Starting at "Splendor [is] deeply" and ending at "of American poetry.", rewrite that stretch of the praise for Splendor, changing "extraordinary" to "remarkable".

* DOCUMENT SEGMENT
────────────────
Splendor [is] deeply mature and yet adventurous in thematics and technical mastery…. Kronen brings old forms leaping to life with his extraordinary emotional, intellectual, and artistic power….[ Splendor,] is beautiful. [It] marks Number 98 in the ongoing American Poets Continuum Series at BOA, honors both its publisher and the present and future state of American poetry.
— Richard Simpson, Tar River Poetry

Steve Kronen’s Splendor represents the mature work of a poet doubly gifted. There is the technical polish of the collection, demonstrating Kronen can write whatever his subjects require. And there is something rarer, a sentient sympathy that enables Kronen access to a wide range of things—relatives, seasons, zoological gardens, fellow writers, even Miss Havisham. I note with particular admiration “The World’s Deserts,” “River,” “Dreaming of Mexico, Ambrose Bierce, and Weldon Kees,” and “This Kingdom,” the last of these a moving poem written after the loss of Kronen’s father that displays a light touch with impeccable auditory control over a subject that causes many to stumble. Then there are the wonderfully witty treatments of one’s parents, oneself, one’s president. As page after page makes clear, this is a fully conceived, highly accomplished book that demonstrates the impressive range of a powerful talent.
— Wyatt Prunty

Steve Kronen’s word wizardry not only provides a feast of formal patterns, but his poems are filled with passion and wit. He celebrates Thoreau in terza rima, mourns our “Perma–War” in a villanelle: “They’ll burn my crops and hoard my oil,” and invents a delicious fantasy of “Marianne Moore Late at Night” “…rifling the drawers// of the rich executives….” in Manhattan, then flying home to Brooklyn. ” There are “dolorous and shamed Rockettes of the porch,” in “Rocking Chairs from the Thirties,” and poignant “Our Home Movies,” contrasting the films of childhood birthdays with the film clips that captured the Kennedy assassination in Dallas where “…the Texas sun dazzles the chrome/ of their blue–black car …..Nothing will stop them, keep/ the hands from flying up…” Read it and weep, but rejoice in this long overdue, well–crafted book .
────────────────
* SOURCE DATA
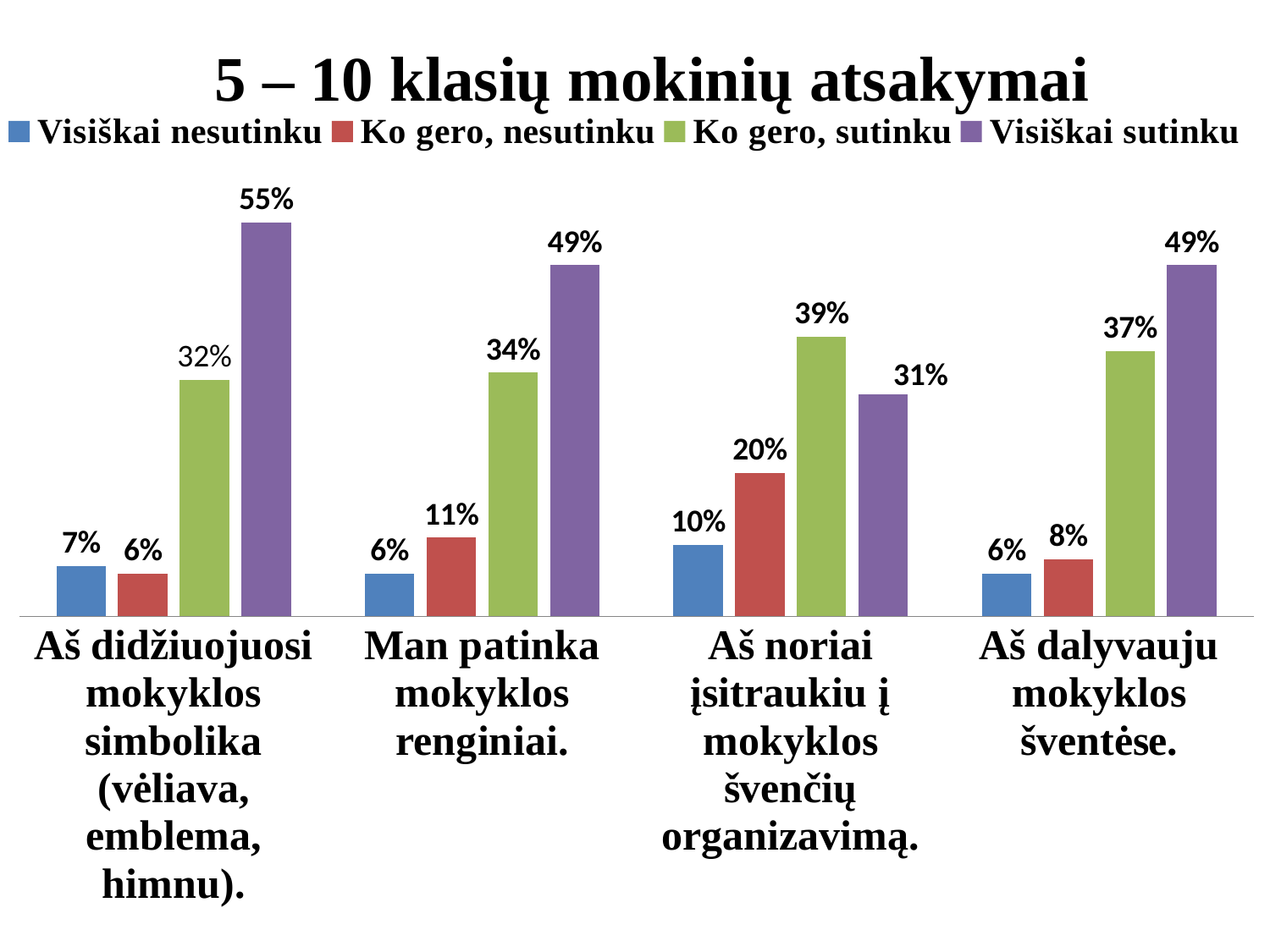
How many series does the legend list? 4 What is the value for "Ko gero, nesutinku" in the category "Aš noriai įsitraukiu į mokyklos švenčių organizavimą."? 20% What kind of chart is shown on the slide? Bar chart How many categories are shown on the x axis? 4 What is the title of the chart? 5 – 10 klasių mokinių atsakymai Which series is shown in purple in the legend? Visiškai sutinku What is the value for "Ko gero, sutinku" in the category "Aš dalyvauju mokyklos šventėse."? 37% What is the value for "Visiškai sutinku" in the category "Aš didžiuojuosi mokyklos simbolika (vėliava, emblema, himnu)."? 55% In the category "Aš noriai įsitraukiu į mokyklos švenčių organizavimą.", which is larger: "Ko gero, sutinku" or "Visiškai sutinku"? Ko gero, sutinku What is the difference between "Visiškai sutinku" and "Ko gero, sutinku" in the category "Man patinka mokyklos renginiai."? 15% Which category has the highest value for "Visiškai sutinku"? Aš didžiuojuosi mokyklos simbolika (vėliava, emblema, himnu). Which category has the lowest value for "Visiškai sutinku"? Aš noriai įsitraukiu į mokyklos švenčių organizavimą.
────────────────
* PROBLEM SOLUTION
Splendor [is] deeply mature and yet adventurous in thematics and technical mastery…. Kronen brings old forms leaping to life with his remarkable emotional, intellectual, and artistic power….[ Splendor,] is beautiful. [It] marks Number 98 in the ongoing American Poets Continuum Series at BOA, honors both its publisher and the present and future state of American poetry.